▸ **Given text**:

I have never been a good scholar. Oh, sure, I’ve written scholarly essays that gave me the grades I needed to pass the classes that I was in, but when it comes to scholarly concepts (especially when it comes to the human condition), I fail. I fail at getting the words right. I fail at being the person that the other social justice scholars think I should be. I even tried writing a book that talked about all of these concepts of privilege, oppression, intersectionality, and all of the other concepts that I’m supposed to know as an educated feminist. Even in that, I failed, because I know that there are other people out there who can explain them much better than I can.
Yet, here I am, after reading essays by bell hooks, in the middle of the night, writing an essay about my failures as a social justice scholar. Or, to be more accurate, my failure to be a scholarly social justice writer. My wife, who is as much my priest as she is my wife, suggested to me that I read those authors who write passionately. My mind thought of all the Womanist theologians who inspired me through seminary (and while I am not black myself, I found Womanist theology a breath of fresh air after reading the droning that is white feminist theology in my seminary days), and my brain connected “bell hooks” with “you should read her work.” So I fired up my Kindle, downloaded several of her works, and started reading “remembered rapture: the writer at work.”
And here I am, writing, in the middle of the night about my failure as a scholarly writer.
I’m still a theologian, though. I think about religion and spiritual matters all the time. It makes me hope that even though I won’t be scholarly in my writing, with mounds of footnotes that reference Rahner, or Tillich, or Spong, or any of the other classical or modern theologians, that the theology police won’t come and confiscate my theologian card. Frankly, regular, scholarly theology can be incredibly dull to me. They have the same conversations over and over again about the same few topics using twenty-five dollar words in 1100 pages, when, in my mind, they could have edited it down to about 100 pages and moved on with more important things. I felt this especially true when I was reading white feminist theologians (although, I think I can forgive them for it since in the misogynistic world of academia, women are forced to go above and beyond to prove their sincerity).
I could go on about my gripes with modern scholarly theology, but that’s not really why I’m up in the middle of the night writing this essay.
No, I’m up in the middle of the night because I’ve had an epiphany about my own writing.
I am just not a scholarly writer, hence the talk about my failure as a scholarly writer. You see, I wrote a book about radical inclusion. It was filled with explanations about the concepts I mentioned earlier: privilege, intersectionality, etc. All of that stuff about social justice that I’ve learned over the years and talked with many people about on my podcast. This book goes into very specific details about what I think is wrong in the Pagan community, and my ideas about how to bring in radical inclusion, or, at least, a set of questions one can use to bring radical inclusion from the head to the heart (as Bishop Flunder of City of Refuge would say). I poured out 25000 words into a document that I then sent to others to read.

▸ **Source excerpt**:
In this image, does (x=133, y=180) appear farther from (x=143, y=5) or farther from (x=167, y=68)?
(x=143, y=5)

▸ **What the task requires**:
Reproduce the passage of the essay on failing as a scholarly writer word for word, from "No, I’m up in" up to and including "others to read.".

▸ **Written reply**:
No, I’m up in the middle of the night because I’ve had an epiphany about my own writing.
I am just not a scholarly writer, hence the talk about my failure as a scholarly writer. You see, I wrote a book about radical inclusion. It was filled with explanations about the concepts I mentioned earlier: privilege, intersectionality, etc. All of that stuff about social justice that I’ve learned over the years and talked with many people about on my podcast. This book goes into very specific details about what I think is wrong in the Pagan community, and my ideas about how to bring in radical inclusion, or, at least, a set of questions one can use to bring radical inclusion from the head to the heart (as Bishop Flunder of City of Refuge would say). I poured out 25000 words into a document that I then sent to others to read.